**What is expected**
Locate each line in the listing below that contains the string "concrete" and copy those lines out in full. Case counts when matching.
###
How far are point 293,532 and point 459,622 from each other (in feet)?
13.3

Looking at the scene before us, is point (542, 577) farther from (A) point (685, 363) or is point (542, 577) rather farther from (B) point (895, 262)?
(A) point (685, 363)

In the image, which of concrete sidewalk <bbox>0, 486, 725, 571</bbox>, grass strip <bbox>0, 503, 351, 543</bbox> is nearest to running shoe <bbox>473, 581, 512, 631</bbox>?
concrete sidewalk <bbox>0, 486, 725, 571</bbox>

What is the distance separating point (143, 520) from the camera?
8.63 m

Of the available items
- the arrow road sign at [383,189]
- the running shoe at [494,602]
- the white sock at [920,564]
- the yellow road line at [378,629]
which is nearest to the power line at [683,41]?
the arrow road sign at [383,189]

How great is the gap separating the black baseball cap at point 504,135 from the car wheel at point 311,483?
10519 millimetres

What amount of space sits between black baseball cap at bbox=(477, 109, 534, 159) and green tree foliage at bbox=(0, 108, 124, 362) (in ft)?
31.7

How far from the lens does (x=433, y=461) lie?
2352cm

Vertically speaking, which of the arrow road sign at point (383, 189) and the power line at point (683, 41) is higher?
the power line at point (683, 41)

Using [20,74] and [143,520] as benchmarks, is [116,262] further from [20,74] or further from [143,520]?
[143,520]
###
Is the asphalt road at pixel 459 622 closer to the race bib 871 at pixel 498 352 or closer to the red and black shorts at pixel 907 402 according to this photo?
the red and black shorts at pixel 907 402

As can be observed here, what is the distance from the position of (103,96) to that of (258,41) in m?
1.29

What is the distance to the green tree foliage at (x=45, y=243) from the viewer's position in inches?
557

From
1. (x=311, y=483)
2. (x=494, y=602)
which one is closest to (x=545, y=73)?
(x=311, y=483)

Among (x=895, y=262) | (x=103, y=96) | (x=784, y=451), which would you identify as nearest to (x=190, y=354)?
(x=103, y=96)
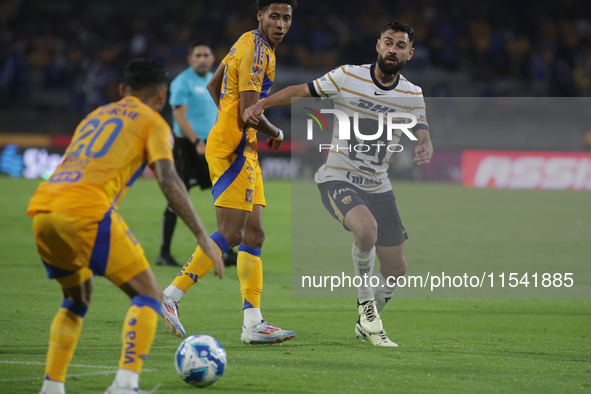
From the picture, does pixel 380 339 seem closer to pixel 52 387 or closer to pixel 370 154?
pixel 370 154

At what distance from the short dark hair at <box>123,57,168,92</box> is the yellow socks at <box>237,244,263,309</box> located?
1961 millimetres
###
**Task answer**
In the image, which of concrete sidewalk <bbox>0, 486, 725, 571</bbox>, grass strip <bbox>0, 503, 351, 543</bbox> is nearest to running shoe <bbox>473, 581, 512, 631</bbox>?
concrete sidewalk <bbox>0, 486, 725, 571</bbox>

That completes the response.